> _DIRECTIONS_
Continue the grant project description for green zwitterionic and photocatalytic membranes, picking up after its final sentence.

> _GIVEN TEXT_

- - - - -

Funder: National Science & Technology Council
Grant number: 113-2221-E-033-005-MY3 and 114-2811-E-033 -003 - (postdoctoral grant)
Project title: Green Zwitterionic and Photocatalytic Phase Separation Polymeric Membranes Utilizing Amino Acids for Total Remediation of Bacterial Pollution in Wastewater
Allocated funding: NT$ 4,200,000 and 1,086,607
Duration of the project: 2024.08.01~2027.07.31
Brief summary of the objectives of the project: The primary objective of this research proposal is to engineer environmentally friendly membranes with integrated catalytic and antifouling functionalities for the comprehensive remediation of bacteria in water systems. The research aims to leverage the properties of hydrophobic common polymers, and commercially available copolymers, by blending them with environmentally benign catalyst in green solvents. Additionally, the membranes will undergo functionalization with selected amino acids to enhance their antifouling properties.

- - - - -

> _DATA SHOWN_
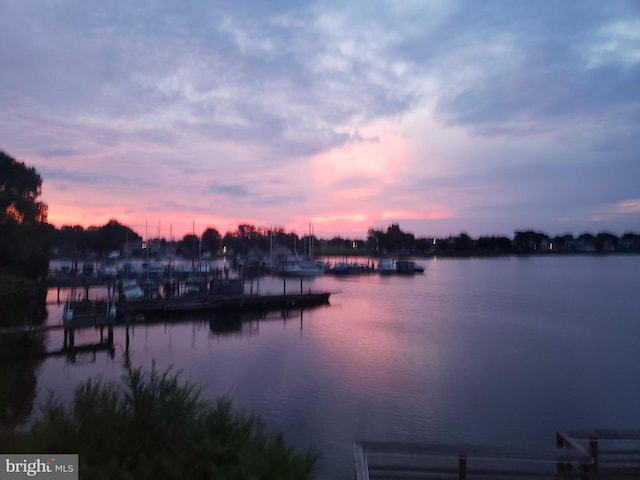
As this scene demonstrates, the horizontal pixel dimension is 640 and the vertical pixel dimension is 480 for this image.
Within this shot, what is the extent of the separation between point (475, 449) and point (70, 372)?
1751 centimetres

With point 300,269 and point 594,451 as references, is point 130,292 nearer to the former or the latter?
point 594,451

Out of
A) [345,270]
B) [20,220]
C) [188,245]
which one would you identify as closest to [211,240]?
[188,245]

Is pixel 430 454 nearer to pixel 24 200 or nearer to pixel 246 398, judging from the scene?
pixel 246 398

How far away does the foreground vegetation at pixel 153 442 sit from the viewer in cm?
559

- - - - -

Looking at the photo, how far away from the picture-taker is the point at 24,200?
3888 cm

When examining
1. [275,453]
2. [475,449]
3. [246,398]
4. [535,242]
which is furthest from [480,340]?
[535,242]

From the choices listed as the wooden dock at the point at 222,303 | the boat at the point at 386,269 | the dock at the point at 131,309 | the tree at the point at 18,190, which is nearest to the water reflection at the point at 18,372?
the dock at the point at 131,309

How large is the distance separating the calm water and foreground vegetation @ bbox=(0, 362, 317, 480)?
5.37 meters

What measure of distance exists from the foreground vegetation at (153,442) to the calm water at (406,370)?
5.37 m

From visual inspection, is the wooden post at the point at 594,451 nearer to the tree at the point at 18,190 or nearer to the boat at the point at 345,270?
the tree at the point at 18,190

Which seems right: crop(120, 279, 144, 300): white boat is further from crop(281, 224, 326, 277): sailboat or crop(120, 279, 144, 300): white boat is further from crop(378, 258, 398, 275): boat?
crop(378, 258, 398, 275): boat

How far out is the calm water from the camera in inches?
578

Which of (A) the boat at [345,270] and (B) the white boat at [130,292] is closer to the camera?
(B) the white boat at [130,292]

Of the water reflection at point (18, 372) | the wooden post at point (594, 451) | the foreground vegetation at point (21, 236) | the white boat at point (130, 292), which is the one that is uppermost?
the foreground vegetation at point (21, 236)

- - - - -

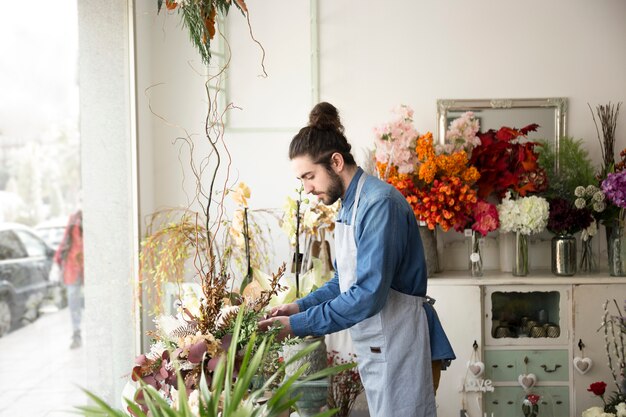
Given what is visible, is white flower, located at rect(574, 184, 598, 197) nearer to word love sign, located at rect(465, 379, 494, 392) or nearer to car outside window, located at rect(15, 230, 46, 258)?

- - - - -

> _OUTPUT FOR THIS TASK_
Potential Impacts on Society:
1-The development of membranes with advanced antibacterial properties contributes to improved water quality, addressing a critical global concern for access to clean and safe water resources.
2-The use of green and environmentally-friendly materials aligns with sustainability goals, minimizing the environmental impact of water treatment processes and ensuring the safe discharge of treated water.
Potential Impacts on Economy:
1-The research introduces innovative membrane technologies that integrate catalytic and antifouling functionalities, potentially creating new avenues for economic growth and technological advancements in the water treatment industry.
2-The development of membranes using green and cost-effective materials may open up new markets for sustainable water treatment solutions, creating economic opportunities for industries involved in membrane production and water treatment.
Potential Impacts on Academic Development:
1-The research proposal outlines a comprehensive investigation involving membrane fabrication processes, functionalization techniques, and systematic characterization. This contributes to the academic understanding of membrane technology and its applications.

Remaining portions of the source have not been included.